Fitri menjelaskan, selain itu ketentuan mengenai proses pengisian dan penempatan pimpinan DPRD‎ menurut Pemohon juga tidak mengakomodasi kepentingan hukum mereka.

"Akibat ketentuan tersebut, Pemohon menjadi kehilangan kesempatan untuk ikut dalam proses pemilihan alat kelengkapan DPR. Pemohon menilai hal itu dikarenakan Pasal 327 ayat 2 dengan tegas telah menghilangkan kesempatan Pemohon," ucap Fitri.

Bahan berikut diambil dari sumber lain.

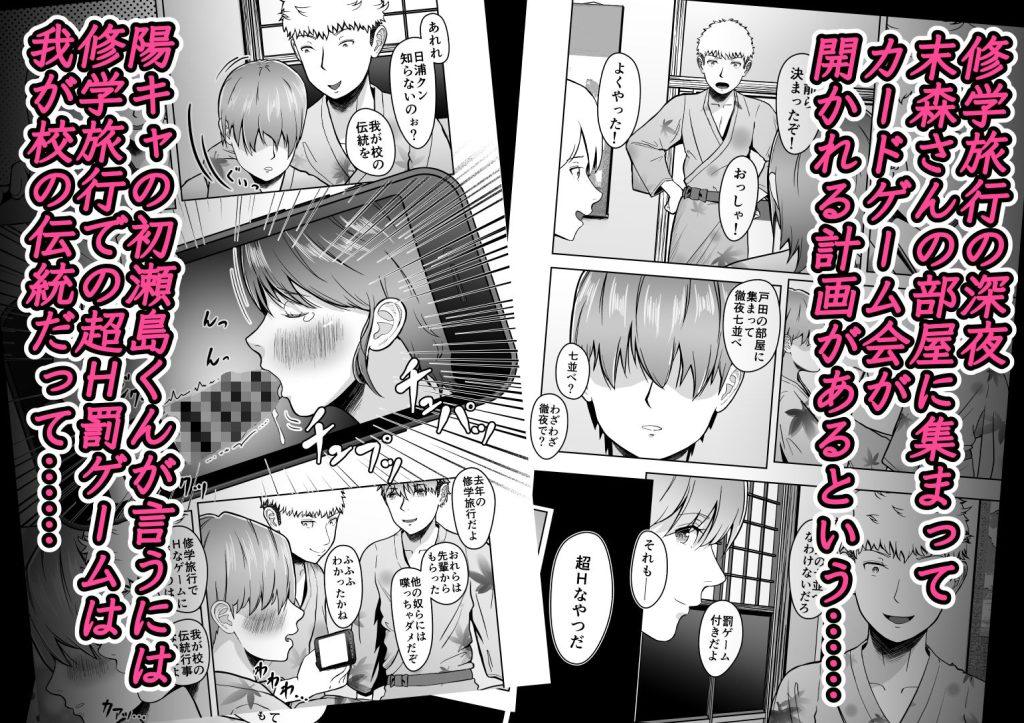 片想いのあの娘が修学旅行の超H罰ゲームでヤリチン男と公開セックス！試し読み2
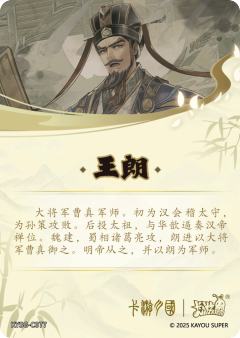 王朗-资料图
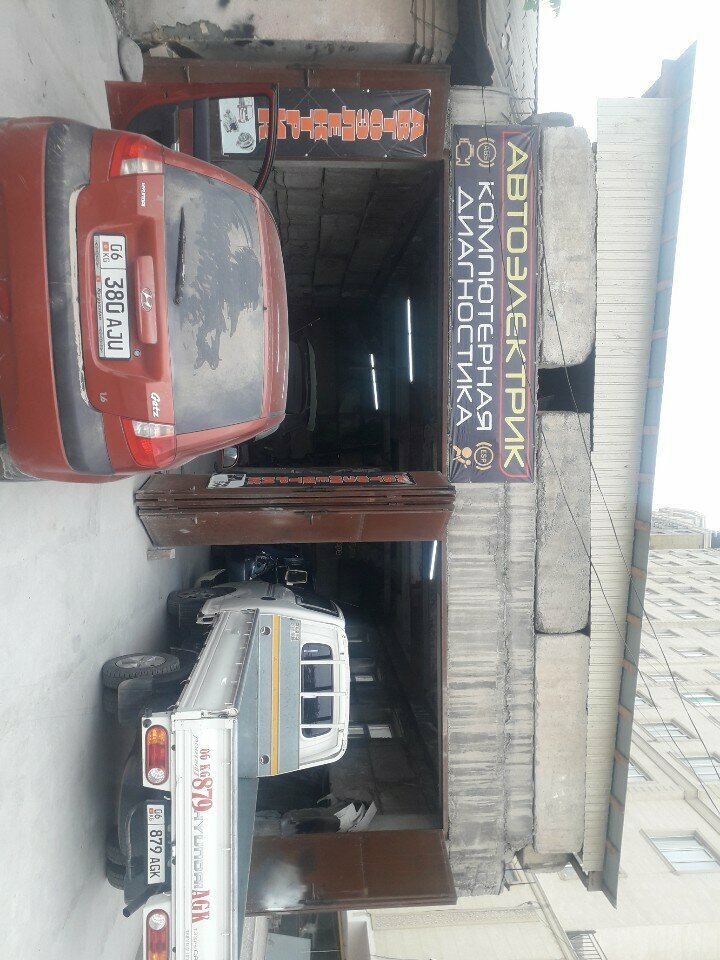 Auto electrics repair Auto Electrics Repair Service, Osh Province, photo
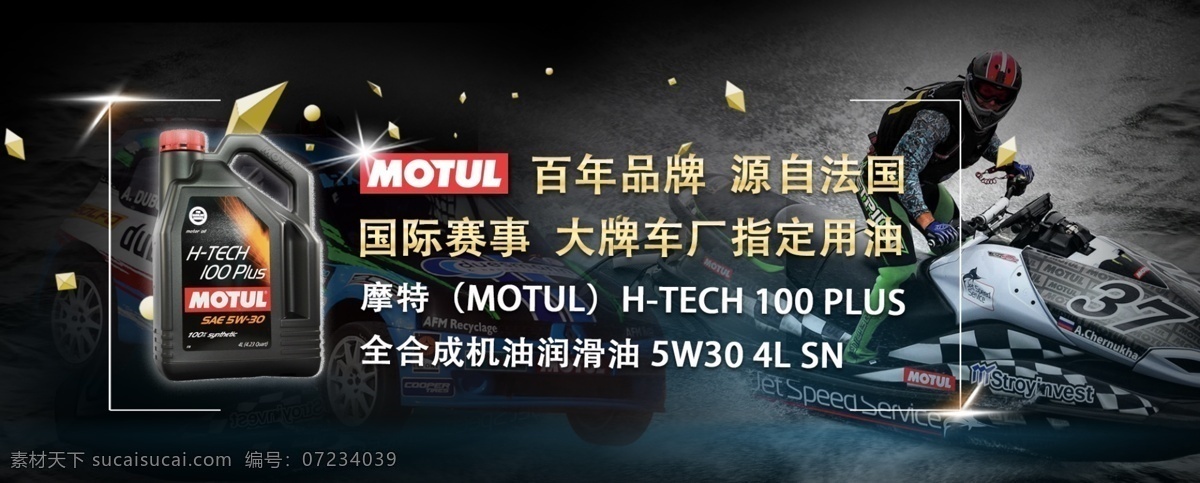 mote 摩 特 banner 海报 宣传 机油 黑色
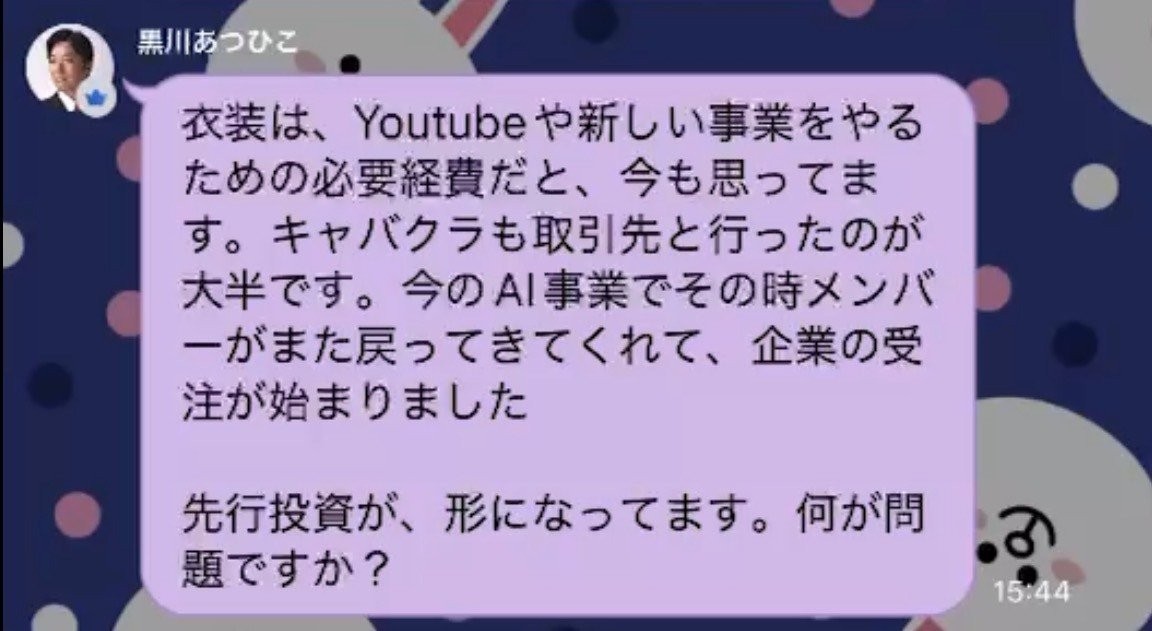 f:id:sakura-financial:20260717111530j:image f:id:sakura-financial:20260717111530j:image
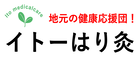 イトーメディカルケアのバナー広告（市政・まちづくり）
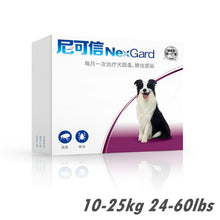 Load image into Gallery viewer, NexGard Chewable Tablets for Dogs Flea &amp; Tick Oral Treatments
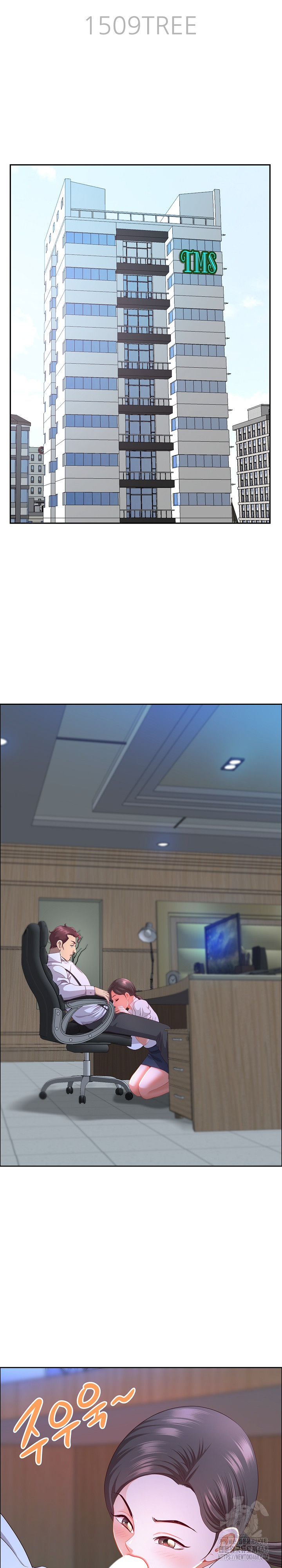 Big Guy Raw Chapter 41 image 3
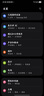 三星Samsung Galaxy S24 Ultra AI手機(jī) 第三代驍龍8 游戲手機(jī) 2億像素 拍照手機(jī) 12GB+512GB 鈦黑 曬單實(shí)拍圖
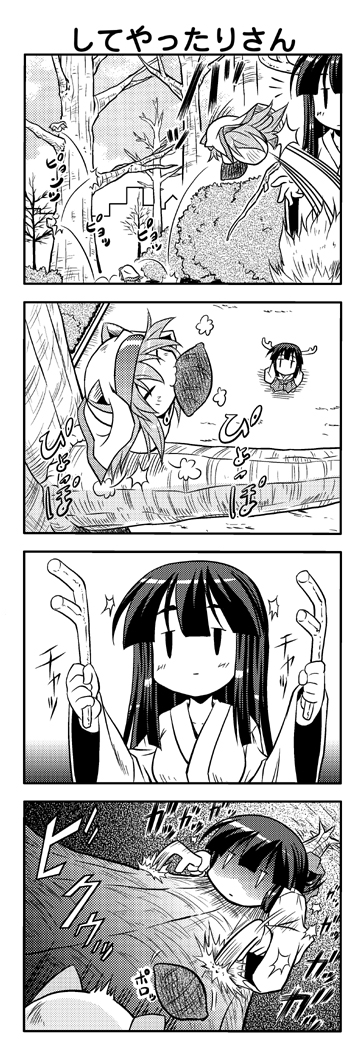 00s, 4koma, akari_ryuryuwa, bad_id, bad_pixiv_id, comic, food, greyscale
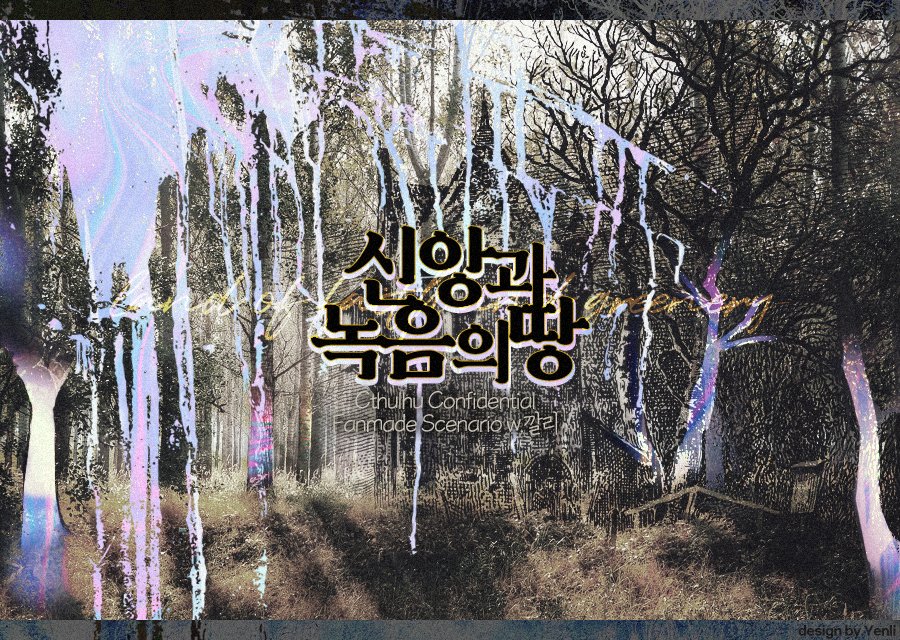 크툴루 컨피덴셜 팬시나리오 <신앙과 녹음의 땅>을 배포합니다.  

오래 전 실종된 인물을 찾아 들어간 숲, 그곳에 존재하는 폐쇄된 마을의 이야기입니다.
youcal.notion.site/191f3fff5b6b80…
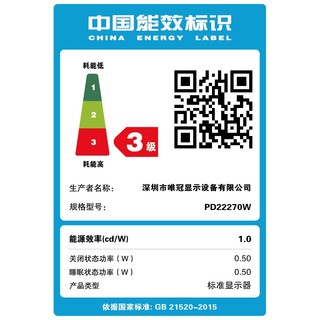 唯冠 PD22340B 34英寸100Hz 黑色 3440*1440 显示器
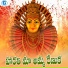 Akunuri Devayya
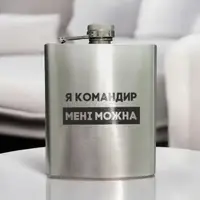 Фляга стальная "Я командир мені можна" в деревянной подарочной коробке с гравировкой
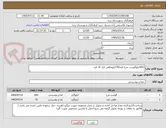 تصویر کوچک آگهی 655کیلوگوشت مرغ تازه/70کیلوماهی قزل الا تازه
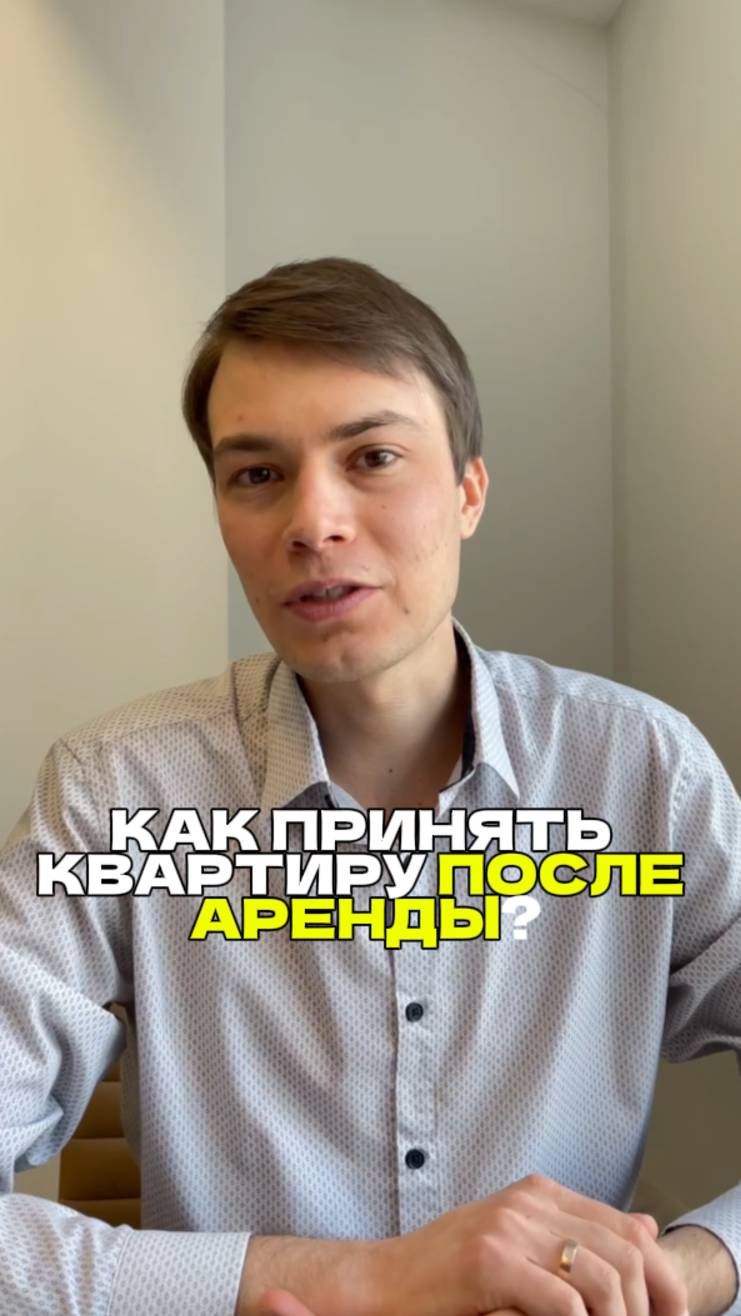 Как принять квартиру после аренды?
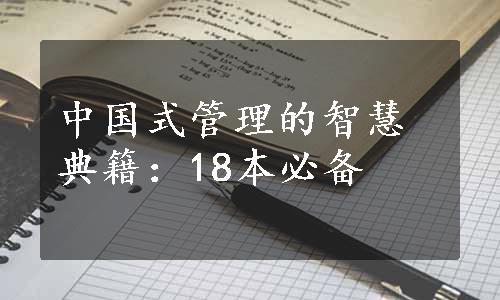 中国式管理的智慧典籍：18本必备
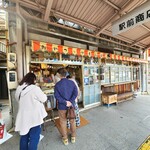 おやつとやまねこ - 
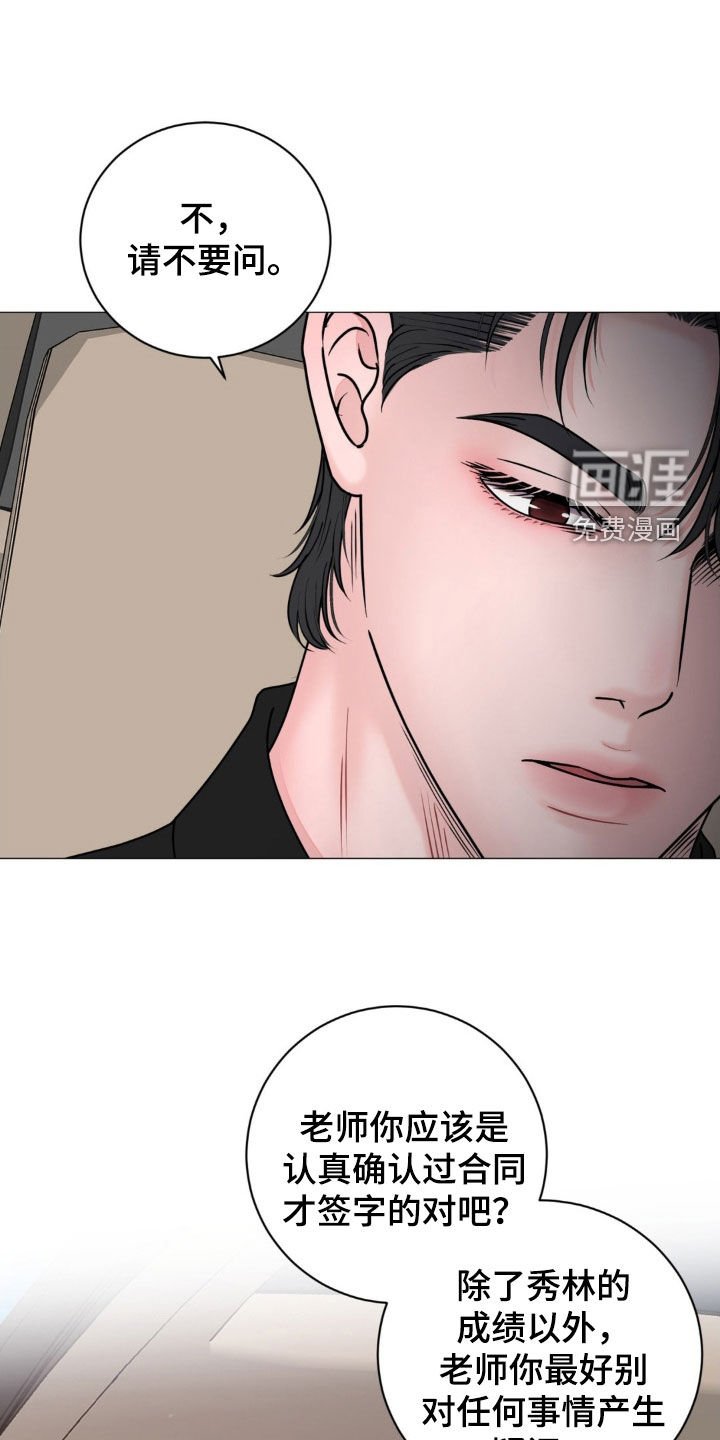 第44章：你这是要去哪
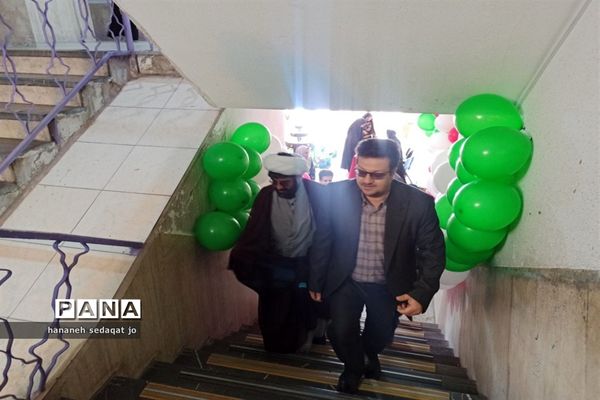 مسابقات قرآنی دانش‌آموزان دختر مقطع متوسطه ناحیه 3  شیراز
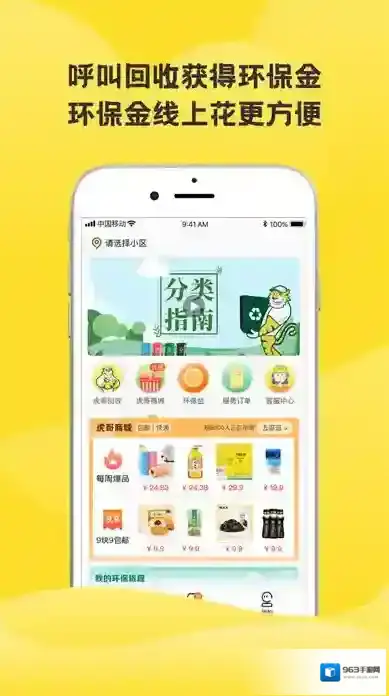 虎哥回收用户体验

Pemohon, lanjut Fitri, juga menilai, ketentuan dalam Pasal 327 ayat 2 juga tidak sejalan dengan ketentuan pengisian alat kelengkapan di tingkat pusat, yaitu DPR. Di DPR menggunakan sistem paket untuk memberikan kewenangan kepada perorangan sebagai anggota DPR untuk dapat memilih dan dipilih.

Dengan perbedaan mekanisme pengisian alat kelengkapan DPRD dengan DPR tersebut, menurut Pemohon telah menimbulkan ketidakpastian hukum. "Pemohon menilai bahwa rumusan Pasal 327 ayat 2 dan 3 adalah rumusan pasal yang menerapkan standar ganda dalam hukum. Sehingga membuat ketidakselarasan hukum juga melahirkan diskriminasi kewenangan dan menciderai demokrasi," ucap Fitri.

Sementara Pemohon kedua, yang mempermasalahkan Pasal 327 ayat 1 huruf a, menilai bahwa pasal itu mengandung sifat multitafsir dan tid‎ak mengakomodasi keadaan yang terjadi di DPRD DKI Jakarta. Sebab, menurut Pemohon jumlah anggota DPRD Provinsi DKI Jakarta periode 2009-2014 sebanyak 106 orang dan seharusnya berpengaruh terhadap susunan serta kedudukan dari pimpinan dewan di DPRD DKI Jakarta.

"Pemohon menilai, seharusnya terdapat penambahan satu Wakil Ketua DPRD‎ DKI Jakarta, dari empat wakil ketua menjadi lima wakil ketua, mengikuti jumlah anggota dewan yang ada saat ini," jelas Fitri.